News Archive

Cards Conflict

by msecadm4921

The Home Office has unveiled identity cards to be issued to foreign residents in the UK.

The plastic wallet cards show the holder’s photograph, name, date of birth, nationality and immigration status. A secure electronic chip holds their biometric details, including fingerprints, and a digital facial image.

The first cards are scheduled to be issued 25 November. Within three years all foreign nationals applying to enter or remain in the UK will be required to have a card.

By 2014, 90 per cent of foreign residents in Britain should have identity cards, according to the Home Office.

The introduction of national identity cards for foreign residents will be followed by the first ID cards for British citizens, targeting workers in sensitive roles – such as airports – from 2009.

Then from 2010 ID cards will be available to young people who want them. From 2011, cards will be available to the general population.

Home Secretary Jacqui Smith said: ‘ID cards will help protect against identity fraud and illegal working, reduce the use of multiple identities in organised crime and terrorism, crack down on those trying to abuse positions of trust, and make it easier for people to prove they are who they say they are. ID cards for foreign nationals will replace old-fashioned paper documents, make it easier for employers and sponsors to check entitlement to work and study, and for the UK Border Agency to verify someone’s identity. This will provide identity protection to the many here legally who contribute to the prosperity of the UK, while helping prevent abuse.’

For the Tories, Dominic Grieve said it is “high time” Labour abandon their "ill-fated" ID cards project.

The Shadow Home Secretary said: “ID cards are an expensive white elephant that risk making us less – not more – safe.”
And he said the Government were “kidding themselves” if they think ID Cards for foreign nationals will protect against illegal immigration or terrorism – as they don’t apply to those coming here for less than three months.

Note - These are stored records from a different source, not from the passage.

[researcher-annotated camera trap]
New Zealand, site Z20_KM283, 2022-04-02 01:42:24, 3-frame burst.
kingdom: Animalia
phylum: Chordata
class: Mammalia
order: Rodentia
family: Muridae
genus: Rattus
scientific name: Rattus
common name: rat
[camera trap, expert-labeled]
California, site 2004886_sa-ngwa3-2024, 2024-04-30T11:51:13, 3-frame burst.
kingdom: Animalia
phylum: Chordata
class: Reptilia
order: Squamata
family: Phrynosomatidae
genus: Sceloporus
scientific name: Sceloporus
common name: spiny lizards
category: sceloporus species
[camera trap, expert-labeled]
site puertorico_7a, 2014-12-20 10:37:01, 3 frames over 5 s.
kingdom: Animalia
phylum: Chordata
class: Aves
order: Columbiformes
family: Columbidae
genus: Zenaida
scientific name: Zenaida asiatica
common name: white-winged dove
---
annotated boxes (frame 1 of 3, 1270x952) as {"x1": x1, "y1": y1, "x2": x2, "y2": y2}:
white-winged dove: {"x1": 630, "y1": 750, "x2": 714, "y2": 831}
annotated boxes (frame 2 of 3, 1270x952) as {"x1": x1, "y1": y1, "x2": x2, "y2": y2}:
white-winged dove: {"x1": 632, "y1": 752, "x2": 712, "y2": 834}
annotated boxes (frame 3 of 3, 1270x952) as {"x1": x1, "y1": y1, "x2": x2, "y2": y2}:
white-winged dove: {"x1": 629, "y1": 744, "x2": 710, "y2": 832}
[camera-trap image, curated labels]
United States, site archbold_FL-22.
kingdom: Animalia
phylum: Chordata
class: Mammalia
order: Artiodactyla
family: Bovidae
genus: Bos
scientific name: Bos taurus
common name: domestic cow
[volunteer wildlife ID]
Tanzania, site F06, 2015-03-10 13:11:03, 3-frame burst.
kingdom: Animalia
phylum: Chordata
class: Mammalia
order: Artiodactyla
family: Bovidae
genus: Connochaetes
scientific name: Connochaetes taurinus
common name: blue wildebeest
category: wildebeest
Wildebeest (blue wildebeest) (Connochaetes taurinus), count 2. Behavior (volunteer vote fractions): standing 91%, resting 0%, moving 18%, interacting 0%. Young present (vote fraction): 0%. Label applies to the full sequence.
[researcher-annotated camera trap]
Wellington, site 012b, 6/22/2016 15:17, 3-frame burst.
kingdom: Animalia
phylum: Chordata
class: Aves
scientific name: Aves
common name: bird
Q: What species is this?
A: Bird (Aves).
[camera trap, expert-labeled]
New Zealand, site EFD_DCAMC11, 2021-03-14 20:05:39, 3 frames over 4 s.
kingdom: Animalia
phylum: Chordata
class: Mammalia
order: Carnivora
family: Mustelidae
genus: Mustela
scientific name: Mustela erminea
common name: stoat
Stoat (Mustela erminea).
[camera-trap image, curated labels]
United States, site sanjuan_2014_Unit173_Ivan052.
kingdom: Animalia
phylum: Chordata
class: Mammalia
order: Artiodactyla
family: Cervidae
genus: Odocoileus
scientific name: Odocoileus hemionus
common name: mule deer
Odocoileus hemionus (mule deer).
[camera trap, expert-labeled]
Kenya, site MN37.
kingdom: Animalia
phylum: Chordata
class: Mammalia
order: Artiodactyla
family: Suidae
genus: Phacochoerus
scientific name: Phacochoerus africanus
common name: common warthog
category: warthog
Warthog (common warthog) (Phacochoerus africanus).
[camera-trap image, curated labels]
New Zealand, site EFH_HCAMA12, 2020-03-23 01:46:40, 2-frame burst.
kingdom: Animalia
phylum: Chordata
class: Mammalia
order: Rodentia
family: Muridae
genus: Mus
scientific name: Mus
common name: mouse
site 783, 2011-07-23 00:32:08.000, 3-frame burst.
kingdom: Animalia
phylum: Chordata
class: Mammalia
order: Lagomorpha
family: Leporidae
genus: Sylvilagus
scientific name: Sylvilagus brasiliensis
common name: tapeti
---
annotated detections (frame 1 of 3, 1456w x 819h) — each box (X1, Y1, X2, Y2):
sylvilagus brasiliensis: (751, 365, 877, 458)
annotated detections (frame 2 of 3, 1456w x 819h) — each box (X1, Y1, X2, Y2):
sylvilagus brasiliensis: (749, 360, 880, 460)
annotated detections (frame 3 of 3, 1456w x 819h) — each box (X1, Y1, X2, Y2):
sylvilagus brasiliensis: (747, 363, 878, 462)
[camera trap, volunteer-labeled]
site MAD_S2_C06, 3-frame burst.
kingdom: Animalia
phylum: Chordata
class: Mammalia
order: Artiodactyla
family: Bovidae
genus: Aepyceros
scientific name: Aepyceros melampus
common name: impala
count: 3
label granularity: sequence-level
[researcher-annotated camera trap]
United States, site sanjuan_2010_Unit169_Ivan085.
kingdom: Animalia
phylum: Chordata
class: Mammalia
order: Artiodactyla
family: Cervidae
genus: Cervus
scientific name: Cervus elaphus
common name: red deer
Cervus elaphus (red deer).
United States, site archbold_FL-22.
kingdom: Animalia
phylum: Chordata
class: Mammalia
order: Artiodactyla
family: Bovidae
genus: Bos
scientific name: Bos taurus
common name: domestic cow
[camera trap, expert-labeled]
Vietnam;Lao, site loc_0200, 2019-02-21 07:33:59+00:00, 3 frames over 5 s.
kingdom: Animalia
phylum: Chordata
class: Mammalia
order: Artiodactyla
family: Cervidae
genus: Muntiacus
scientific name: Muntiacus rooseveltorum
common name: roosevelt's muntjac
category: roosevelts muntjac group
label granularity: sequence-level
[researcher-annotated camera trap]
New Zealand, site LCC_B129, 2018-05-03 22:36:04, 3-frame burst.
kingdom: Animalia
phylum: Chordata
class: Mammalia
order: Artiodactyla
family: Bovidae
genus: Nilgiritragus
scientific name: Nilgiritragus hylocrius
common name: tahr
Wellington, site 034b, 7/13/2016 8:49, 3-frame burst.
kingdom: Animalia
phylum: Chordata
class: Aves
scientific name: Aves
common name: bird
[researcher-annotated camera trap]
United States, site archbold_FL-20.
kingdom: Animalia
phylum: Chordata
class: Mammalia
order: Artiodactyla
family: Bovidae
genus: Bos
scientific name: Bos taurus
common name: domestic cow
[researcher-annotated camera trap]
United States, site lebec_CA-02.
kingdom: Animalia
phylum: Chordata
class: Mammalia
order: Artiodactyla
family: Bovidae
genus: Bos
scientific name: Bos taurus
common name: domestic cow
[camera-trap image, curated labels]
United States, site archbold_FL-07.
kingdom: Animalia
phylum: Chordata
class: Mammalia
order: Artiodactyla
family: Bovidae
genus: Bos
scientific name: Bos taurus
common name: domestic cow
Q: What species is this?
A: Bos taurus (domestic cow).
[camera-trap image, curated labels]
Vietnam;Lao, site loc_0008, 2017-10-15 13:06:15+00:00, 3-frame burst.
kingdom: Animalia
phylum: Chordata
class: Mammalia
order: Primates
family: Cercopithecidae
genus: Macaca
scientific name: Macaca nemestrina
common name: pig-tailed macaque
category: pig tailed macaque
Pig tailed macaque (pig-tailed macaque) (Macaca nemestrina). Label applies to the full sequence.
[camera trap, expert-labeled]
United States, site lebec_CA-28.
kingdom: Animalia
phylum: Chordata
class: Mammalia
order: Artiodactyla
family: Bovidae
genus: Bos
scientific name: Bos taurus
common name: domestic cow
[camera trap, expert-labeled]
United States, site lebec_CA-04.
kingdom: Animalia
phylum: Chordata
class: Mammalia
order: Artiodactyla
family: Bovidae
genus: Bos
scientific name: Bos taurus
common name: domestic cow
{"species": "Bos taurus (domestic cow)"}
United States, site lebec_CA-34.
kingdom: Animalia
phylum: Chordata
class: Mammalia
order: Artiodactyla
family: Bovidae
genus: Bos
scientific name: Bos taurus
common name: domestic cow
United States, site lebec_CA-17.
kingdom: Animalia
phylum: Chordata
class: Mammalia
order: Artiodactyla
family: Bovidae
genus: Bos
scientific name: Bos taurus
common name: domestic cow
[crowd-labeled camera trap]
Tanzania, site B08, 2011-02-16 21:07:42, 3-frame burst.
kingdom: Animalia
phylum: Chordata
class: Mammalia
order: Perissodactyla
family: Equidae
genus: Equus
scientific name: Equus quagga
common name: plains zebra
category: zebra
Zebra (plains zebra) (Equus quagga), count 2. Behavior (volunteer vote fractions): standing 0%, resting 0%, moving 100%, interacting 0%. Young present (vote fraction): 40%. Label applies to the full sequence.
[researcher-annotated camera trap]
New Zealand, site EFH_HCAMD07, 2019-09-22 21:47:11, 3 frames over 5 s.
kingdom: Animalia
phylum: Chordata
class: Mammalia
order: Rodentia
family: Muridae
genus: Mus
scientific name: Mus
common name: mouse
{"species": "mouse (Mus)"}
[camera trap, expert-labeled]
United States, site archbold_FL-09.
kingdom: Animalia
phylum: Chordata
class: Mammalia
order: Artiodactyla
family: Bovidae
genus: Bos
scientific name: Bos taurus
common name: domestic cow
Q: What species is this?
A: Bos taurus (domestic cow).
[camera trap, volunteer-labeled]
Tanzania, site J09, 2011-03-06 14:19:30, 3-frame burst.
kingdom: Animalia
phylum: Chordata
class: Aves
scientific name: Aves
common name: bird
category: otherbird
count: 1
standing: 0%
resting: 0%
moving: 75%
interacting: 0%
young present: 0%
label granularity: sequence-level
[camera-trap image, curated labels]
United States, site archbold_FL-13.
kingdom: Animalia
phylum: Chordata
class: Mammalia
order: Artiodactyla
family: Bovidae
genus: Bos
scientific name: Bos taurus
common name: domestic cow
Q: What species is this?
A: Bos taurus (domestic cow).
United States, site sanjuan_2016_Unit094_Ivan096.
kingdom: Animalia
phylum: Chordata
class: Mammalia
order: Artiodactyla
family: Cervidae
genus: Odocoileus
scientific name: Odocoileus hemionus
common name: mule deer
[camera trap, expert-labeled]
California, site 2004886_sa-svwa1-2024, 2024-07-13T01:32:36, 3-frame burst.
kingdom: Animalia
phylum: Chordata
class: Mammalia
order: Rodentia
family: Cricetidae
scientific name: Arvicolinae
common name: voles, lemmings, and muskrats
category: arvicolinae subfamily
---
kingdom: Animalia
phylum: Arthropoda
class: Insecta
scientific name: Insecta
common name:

A Conservative Government would abandon the ID cards project, and Grieve said he hoped Labour had taken that into account when they negotiated the contracts. “If they have not acted on this to protect the British taxpayer, it is reckless in the extreme at a time of heightened economic uncertainty.”

And for the Liberal Democrats, unveiling of the design for ID cards is another step towards the Government’s creation of a ‘laminated poll tax’, Liberal Democrat home affairs spokesman, Chris Huhne, said. Lib Dem leader Nick Clegg has already said that he will break the law and refuse to provide his details to the ID card database rather than sign up for the scheme.

Commenting on the new design, Chris Huhne said: "It does not matter how fancy the design of ID cards is, they remain a grotesque intrusion on the liberty of the British people.

"The Government is using vulnerable members of our society, like foreign nationals who do not have the vote, as guinea pigs for a deeply unpopular and unworkable policy.

"When voting adults are forced to carry ID cards, this scheme will prove to be a laminated Poll Tax."